"O gestor é um mediador". A frase foi dita por quem entende do assunto. O professor William Ury, da Universidade de Harvard (EUA), é reconhecidamente um dos maiores intermediadores de conflitos do mundo e cofundador do renomado programa de negociação da instituição.
Há mais de 30 anos ele tem facilitado o entendimento entre partes em desacordo, tanto em disputas político-geográficas de localidades tempestuosas como Afeganistão e Tchetchênia, como em questões corporativas. Ele foi mediador entre os empresários Jean-Charles Naouri, do grupo Casino, e Abilio Diniz, por ocasião da saída deste do grupo Pão de Açúcar.
Seja na empresa, em casa ou na política, os princípios básicos para chegar a um consenso não variam muito, segundo o especialista. "É preciso mudar o jogo. A negociação não deve ser vista como um processo em que há vencedores de um lado e perdedores de outro. Deve-se alcançar uma solução em que todos ganham", explica Ury, que desembarca nesta semana no Brasil para promover o evento "Caminho da Paz", em São Paulo, e concedeu entrevista exclusiva para o Valor por telefone.
Quem imagina esses embates em territórios delimitados para tal finalidade, com tempo regulamentar pré-definido e árbitros vestidos especialmente para a ocasião, deve se lembrar de que "negociamos todo o tempo, quer gostemos disso ou não". E é nesse frenesi transacional que os líderes muitas vezes se veem entre a cruz e a espada. Afinal, eles têm de tomar decisões considerando seus chefes, as equipes, diferentes departamentos, o conselho, fornecedores e clientes. "Quando pergunto aos gestores quanto dos dias eles dedicam à negociação, eles respondem que mais de 50% do tempo", diz Ury.
Nesse fogo cruzado, em que os executivos geralmente não contam com a ajuda de um expert como o professor da Harvard, é preciso se lançar ao exercício constante de ouvir com atenção e colocar-se na pele do outro. Isso significa "encontrar os genuínos interesses por trás das posições assumidas".

Seção de dados –
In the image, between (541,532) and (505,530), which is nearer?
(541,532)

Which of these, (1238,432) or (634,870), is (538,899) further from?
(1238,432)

Desafio 1 –
Diga se cada afirmação concorda com o texto sobre William Ury, respondendo sim ou não e citando as palavras do texto que decidem: (a) Ury trabalha há mais de 30 anos ajudando partes em desacordo a se entender; (b) Ury deu a entrevista ao Valor pessoalmente, em São Paulo; (c) os gestores dizem passar menos da metade do tempo negociando.
Desafio 2 –
Continue o texto sobre William Ury a partir da última frase.

Resposta escrita 1 –
(a) Sim: "Há mais de 30 anos ele tem facilitado o entendimento entre partes em desacordo".
(b) Não: "concedeu entrevista exclusiva para o Valor por telefone".
(c) Não: "eles respondem que mais de 50% do tempo".

Resposta escrita 2 –
Tal iniciativa requer separar as causas das pessoas. Quando alguém pede um aumento para o chefe, por exemplo, não pode se esquecer de que esse dinheiro não sairá do bolso dele - ele estará ali representando os interesses da companhia. Nesse sentido, ele é mediador entre as razões apresentadas pelo empregado que quer ganhar mais e a alta cúpula que lida com a limitação de recursos. E não importará se ambos, o requisitante e seu superior, torcem para o mesmo time ou dividem horas agradáveis no "happy hour" da sexta-feira. Por trás da figura amistosa do chefe imediato haverá o representante corporativo, responsável por tomar a decisão do reajuste salarial.
Dessa forma, os critérios postos à mesa devem ser os mais objetivos possíveis. Que aspectos, em termos racionais, justificam um aumento, um redimensionamento de recursos, uma transferência, uma promoção ou até mesmo um desligamento? Ury conta que a solução do impasse entre Naouri e Diniz foi uma das que mais o surpreenderam em termos de satisfação dos mediados. "Após um conflito que se arrastava por dois anos e meio, foram quatro dias de negociações para os dois lados perceberem que o que queriam era liberdade e dignidade para seguirem em frente com suas vidas. Foi um desfecho elegante", sintetiza.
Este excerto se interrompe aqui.